----- TEXTO EM ESTUDO

A linha do tempo do mercado imobiliário no quadro acima aponta o ano de 1964 como tendo sido o ano do lançamento do SBPE – Sistema Brasileiro de Poupança e Empréstimo, das Sociedades de Crédito Imobiliário e Associações de Poupança e Empréstimo, os novos depósitos de poupança e repasses do BNH (financiadores do sistema) e a autorização para aplicar a Correção Monetária nos contratos de crédito imobiliário. Foi também o ano em que foi promulgada a Lei do Condomínio, Edificações e Incorporações Imobiliárias com a criação do CUB – Custo Unitário Básico.
A idéia era a formação do mercado imobiliário com seu sistema de financiamento e garantias próprias, focado na classe média brasileira, um verdadeiro ecossistema imobiliário estava em formação. Dois anos depois, em 1967, foi criado o FGTS – Fundo de Garantia por Tempo de Serviço -, outra fonte de recursos que veio para reforçar o sistema de financiamento imobiliário.
Vinte anos depois do SBPE, em 1994, com o plano real, veio a primeira atualização do sistema. As sociedades de crédito imobiliário, e as associações de poupança e empréstimo são substituídas pelos Bancos Múltiplos, impactando no fim das associações de poupança e empréstimo independentes, e aumentando o controle e a fiscalização do sistema para uma base maior de financiamentos do sistema
imobiliário.
Em 1997, mais 3 anos depois, foi lançado o Sistema Financeiro Imobiliário – SFI – criando outras formas de financiamento do sistema imobiliário, e, sobretudo, melhorando o sistema de garantias, inaugurando a alienação fiduciária, além da garantia hipotecaria. A idéia era facilitar a entrada no sistema de financiamento, aprimorando o sistema de garantias, e ampliando sobremaneira o prazo dos financiamentos.
As mudanças no SBPE ao longo dos anos, sempre vieram no sentido de aumentar a capacidade de financiar o sistema, ao mesmo tempo em que se procurou também melhorar e aperfeiçoar as garantia dos financiamento imobiliários, contribuindo para a preservação do sistema. Mas o SBPE foi um sistema criado e operado para financiar a classe média do país, aquelas famílias com empregos formais, caracterização de renda, capacidade de pagamento. Ao longo desses quase 50 anos, o SBPE veio perdendo fonte de financiamento via poupança, e FGTS – utilizado para financiar privatizações p.e. – além dos fundos como o PAR e o FAT que geridos pela Caixa, foram sendo utilizados para outras finalidades.

----------

LISTA DE TAREFAS
A. Por favor, diga se cada afirmação a seguir concorda com o texto sobre o financiamento imobiliário no Brasil, respondendo sim ou não e citando literalmente o trecho do texto que decide. (i) A Lei do Condomínio, Edificações e Incorporações Imobiliárias veio acompanhada da criação do CUB. (ii) Em 1994, as associações de poupança e empréstimo deram lugar aos Bancos Múltiplos. (iii) O SFI substituiu a garantia hipotecária pela alienação fiduciária.
B. Dê seguimento ao texto sobre o financiamento imobiliário no Brasil, começando logo após a última frase apresentada.

----- DADOS FORNECIDOS

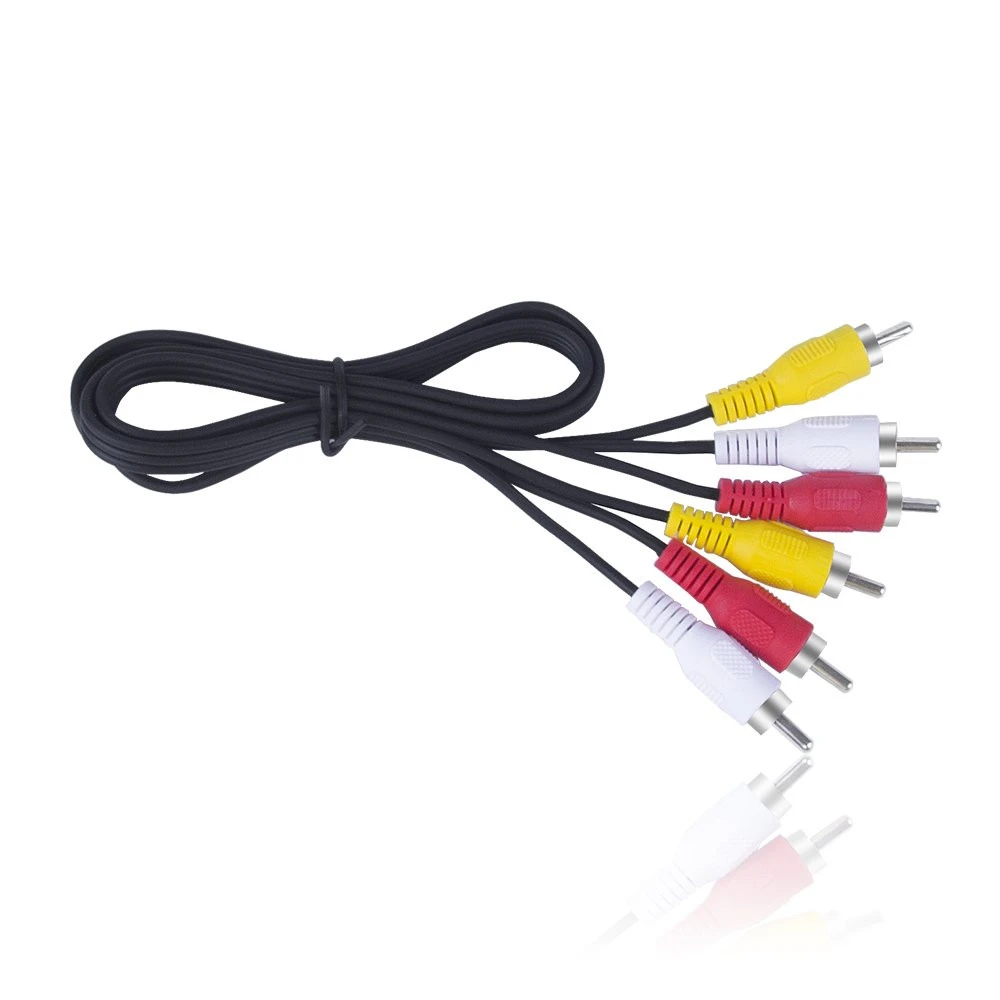 Fly Kan RCA Cable M/M Triple Stereo Cable with Yellow Red White Plug for RCA Converter -1.8m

----------

RESULTADOS POR TAREFA
A.
(i) Sim: "Foi também o ano em que foi promulgada a Lei do Condomínio, Edificações e Incorporações Imobiliárias com a criação do CUB – Custo Unitário Básico."
(ii) Sim: "As sociedades de crédito imobiliário, e as associações de poupança e empréstimo são substituídas pelos Bancos Múltiplos"
(iii) Não: "inaugurando a alienação fiduciária, além da garantia hipotecaria."

B.
O mercado substituiu esses recursos por recursos pelo SFI, com alienação fiduciária, permitiu que uma mesma família pudesse inclusive adquirir mais de uma unidade imobiliária financiada, securitizou o crédito imobiliário através dos Fundos Imobiliários, das LCIs, CCIs, entre outros. Entretanto, mais garantia, nesse caso, sempre foi sinônimo de créditos mais caros, bem acima dos custos originais do rendimento da poupança acrescidos de spread bancário.
Como resultante, houve redução da capacidade de pagamento, redução dos prazos de financiamento, e redução do tamanho do mercado. A carência por imóveis mais populares, desassistida, foi crescendo, as cidades e regiões metropolitanas foram sendo favelizadas, e o solo urbano sofreu ataques recorrentes de ocupações irregulares, em todos os padrões e classes de renda, notadamente tomando áreas de preservação ambiental, pouco ou nunca fiscalizadas.
O Plano Nacional de Habitação Minha Casa Minha Vida, veio, originalmente, para suprir essa carência, mas essencialmente para ajudar na construção de soluções na direção de uma melhor distribuição da população em solo urbano. Inúmeros casos foram as ocupações regulares pelo MCMV, entretanto, sem a contrapartida municipal, muitas dessas implantações foram abandonadas, e continuam ainda sem solução nos dias de hoje.
A alternância democrática de poder, e o retorno de uma versão mais a esquerda no espectro político, permite relançar o MCMV, e agora, há uma expectativa de que se consiga uma versão ainda mais moderna do MCMV, incluindo a Classe Média até o limite dos 500 mil reais de preço do imóvel, e renda familiar, no limite, de 12 mil reais, o que seria uma extrapolação vigorosa dos objetivos iniciais do MCMV,
destinado a salvar famílias sobreviventes do uso irregular do solo urbano nas regiões metropolitanas do país.
Evidentemente que os termos de financiamento para a faixa até 8 mil reais de renda familiar, e a partir daí, até os 12 mil reais de renda familiar, deveriam ser diferentes, mas ainda sim, favorecidos em relação ao atual SBPE e ao SFI. Algumas questões sobrevem, com, p.e. se haveria recursos disponíveis para tamanha inversão, ou se o governo brasileiro entraria apenas garantindo os agentes financeiros participantes, de toda forma, o impacto da medida é inusitado.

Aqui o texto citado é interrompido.